- Task requirements: Revise the data below by replacing "distance" with "separation" and leaving everything else unchanged. Rewrite all of the data, but leave out the pictures.

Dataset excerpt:
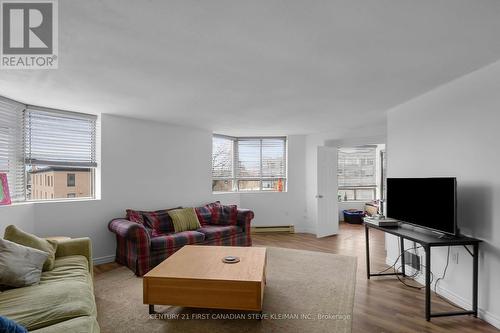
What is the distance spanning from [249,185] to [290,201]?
103cm

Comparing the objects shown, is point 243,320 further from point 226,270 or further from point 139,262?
point 139,262

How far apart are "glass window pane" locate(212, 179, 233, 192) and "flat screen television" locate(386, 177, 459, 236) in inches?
149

- Correct result:
What is the separation spanning from [249,185] to [290,201]?
103cm

Comparing the objects shown, is point 243,320 further from point 226,270 or further from point 139,262?
point 139,262

How far apart are "glass window pane" locate(212, 179, 233, 192) and "flat screen television" locate(386, 177, 459, 236) in inches?
149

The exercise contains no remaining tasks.